Kitty took her place beside Grewin like a woman led to slaughter.
“Ohhhh, darlings—” Lady Mulberry’s voice oozed like spilt honey, her feathered fan fluttering with exaggerated emphasis. “We simply must begin with Act Three, Scene Two. That delicious little lovers’ exchange—so fraught with passion, don’t you agree?”
She paused, letting her gaze slither toward Kitty with reptilian delight, the corners of her rouged lips twitching. “Or… is there some objection to Portia and Bassanio’s tender love declaration?”
The question hung, while her rings glittered in cruel emphasis with every affected gesture.
Of course it would be that part.
Kitty stood with her legs tightly clenched together, her hands trembling slightly as she unfolded the pages.
Never had she longed for Norman’s presence with such desperate intensity. The absence of his familiar figure in that moment struck her like a physical blow—how cruelly the drawing-room air thickened without his steadying presence to anchor her.
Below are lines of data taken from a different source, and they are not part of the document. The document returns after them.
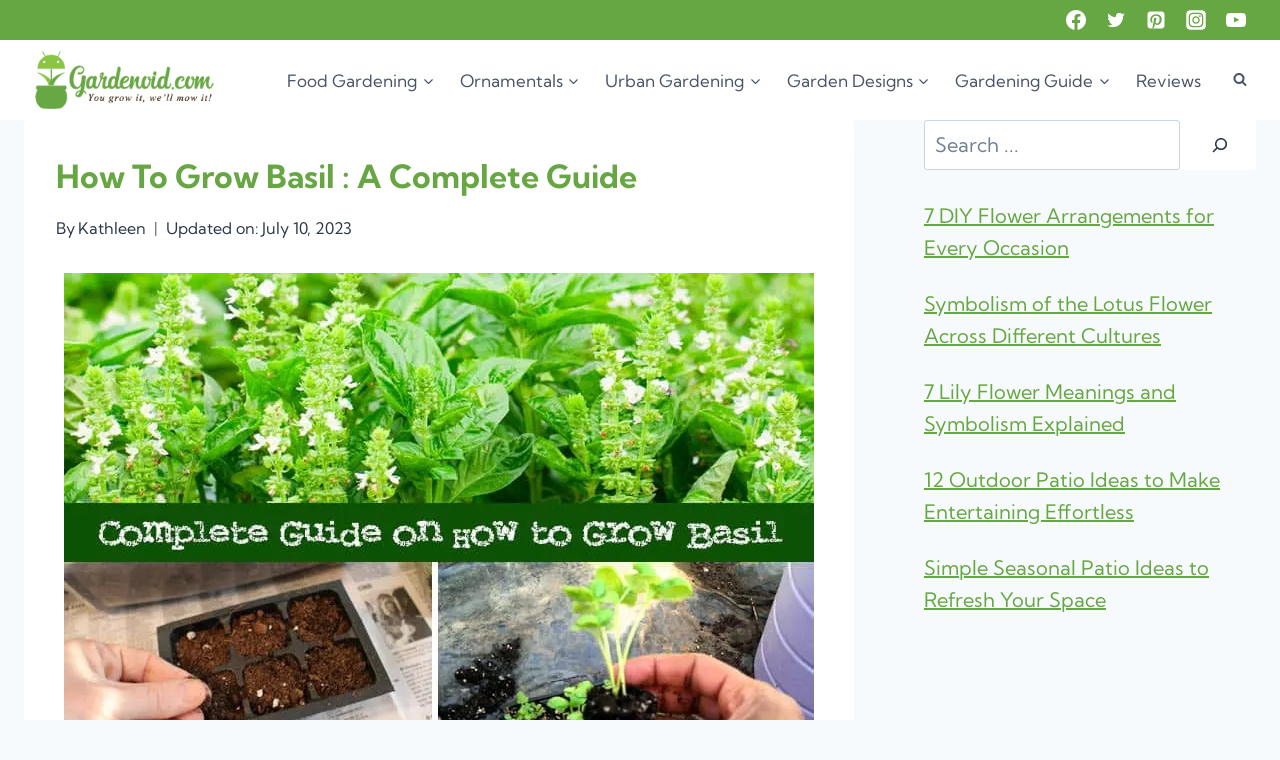

--- FILE ---
content_type: text/plain
request_url: https://www.google-analytics.com/j/collect?v=1&_v=j102&a=1879501558&t=pageview&_s=1&dl=https%3A%2F%2Fwww.gardenoid.com%2Fhow-to-grow-basil%2F&ul=en-us%40posix&dt=How%20To%20Grow%20Basil%20%3A%20A%20Complete%20Guide%20%E2%80%93%20Gardenoid&sr=1280x720&vp=1280x720&_u=IEBAAEABAAAAACAAI~&jid=206433530&gjid=1904123930&cid=187180613.1769143813&tid=UA-97903559-1&_gid=4575551.1769143813&_r=1&_slc=1&z=1184376829
body_size: -450
content:
2,cG-EQB49MYND3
However tangled her sentiments toward him might’ve been, he remained her harbor in this storm of Mulberry’s making.
And Grewin.Grewin.
Her gloves strained against her whitening knuckles, as his laughter slithered through the room.
Every fiber of her being recoiled—from the oiled smoothness of his voice, from the way his gaze lingered too long on her body.
That he should be here now, of all possible men, while Norman was conspicuously elsewhere?—
It was nothing short of torture.
She did not feel safe now.
Grewin’s voice slithered into the air with his first line—Bassanio’s declaration of love. It was too smooth, too practiced, as if he’d memorized not just the words but how to stain them with his own intent.
“You see me, Lord Bassanio, where I stand—such as I am...”
Kitty responded, her eyes fixed on the page. “You see me, Lord Bassanio, where I stand...”
Her voice was a shade too quiet, a tremor behind the syllables. She tried again, this time firmer.
“You see me, Lord Bassanio, where I stand, such as I am, though for myself alone I would not be ambitious in my wish...”
He leaned closer than he ought to, his thigh brushing hers. Her breath caught in her throat.
“...to wish myself much better,” she continued, forcing herself not to move away, not to give him the satisfaction of seeing her recoil. “Yet for you I would be trebled twenty times myself.”
He murmured, too low for the others to hear, “If only you meant it, dearest. You and I could be trebled together.”
Her eyes snapped to him. His smile was the same lazy twist of the mouth she remembered from that awful night in the courtyard.